%%
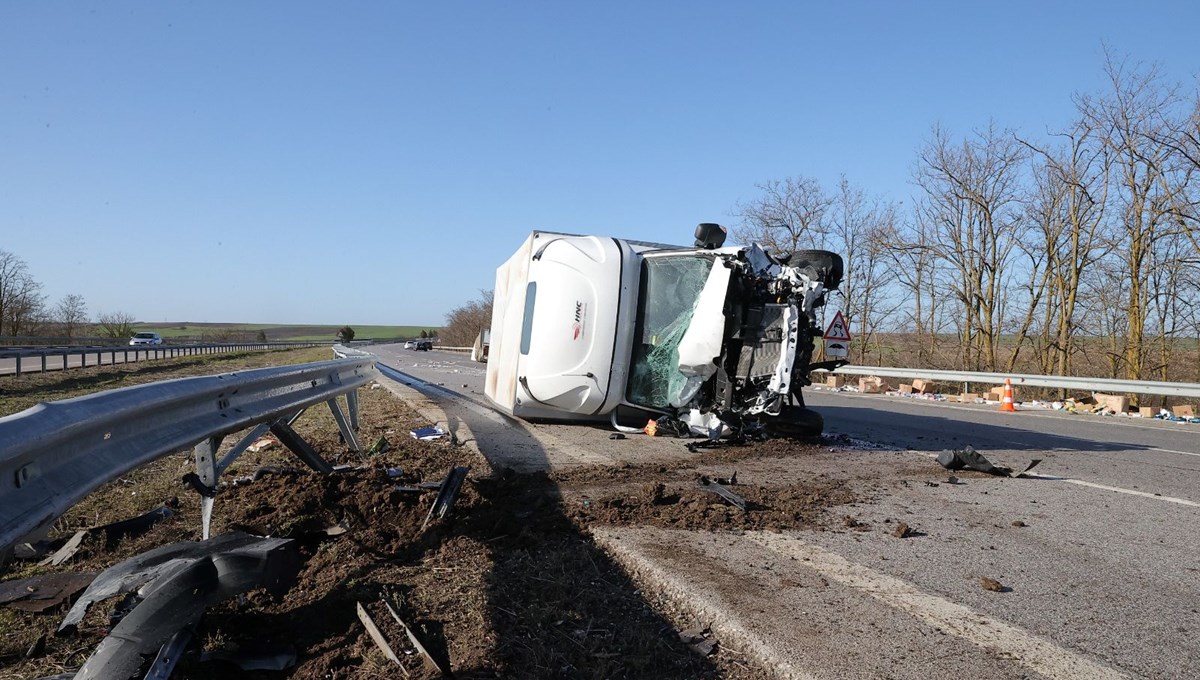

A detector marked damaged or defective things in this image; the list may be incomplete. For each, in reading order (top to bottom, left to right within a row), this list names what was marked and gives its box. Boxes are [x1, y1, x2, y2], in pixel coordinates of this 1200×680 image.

overturned white van [480, 223, 844, 436]
shattered windshield [628, 253, 710, 407]
broken windshield glass [624, 253, 715, 407]
torn metal panel [0, 573, 94, 614]
torn metal panel [69, 534, 297, 680]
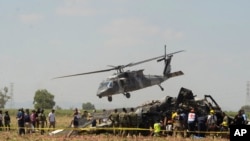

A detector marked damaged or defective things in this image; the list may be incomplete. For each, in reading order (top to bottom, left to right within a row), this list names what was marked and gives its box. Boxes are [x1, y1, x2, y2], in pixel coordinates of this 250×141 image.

crashed helicopter [53, 45, 185, 102]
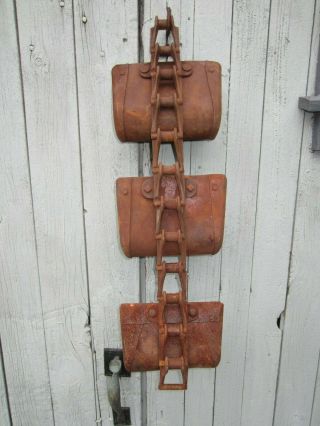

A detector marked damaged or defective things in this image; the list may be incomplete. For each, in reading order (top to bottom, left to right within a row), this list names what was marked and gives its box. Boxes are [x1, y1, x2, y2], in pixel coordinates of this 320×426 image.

rusty metal surface [114, 6, 225, 390]
rusty metal surface [116, 173, 226, 256]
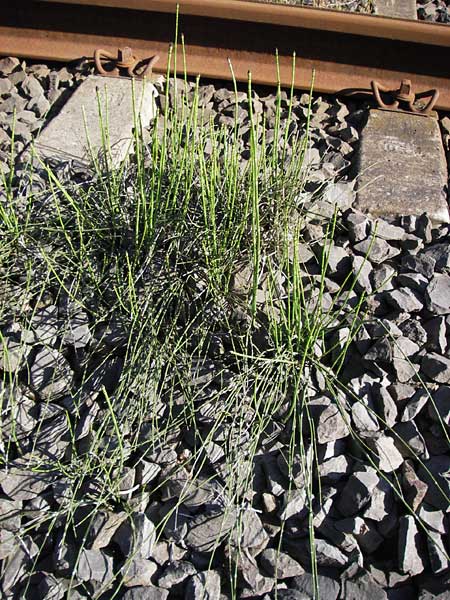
%%
# Short exercise
Reproduce the material verbatim from its beginning through the line containing "crashed helicopter [53, 45, 185, 102]", including that line, and leave the pictures out.

# Answer to this task
A detector marked damaged or defective things in this image; the list may be incomplete. For each, in reading order (top to bottom, left to right within a row), this list names what was marked and gives its box. Boxes are [x1, y1, x2, y2], in pixel coordinates of this 1200×680 image.

overturned white van [480, 223, 844, 436]
shattered windshield [628, 253, 710, 407]
broken windshield glass [624, 253, 715, 407]
torn metal panel [0, 573, 94, 614]
torn metal panel [69, 534, 297, 680]

A detector marked damaged or defective things in this image; the list may be incomplete. For each, in reading order (top to bottom, left to right within a row), this list names what was marked and gives its box. Boxes are [x1, y1, x2, y2], in pixel coordinates of this 250×141 image.

crashed helicopter [53, 45, 185, 102]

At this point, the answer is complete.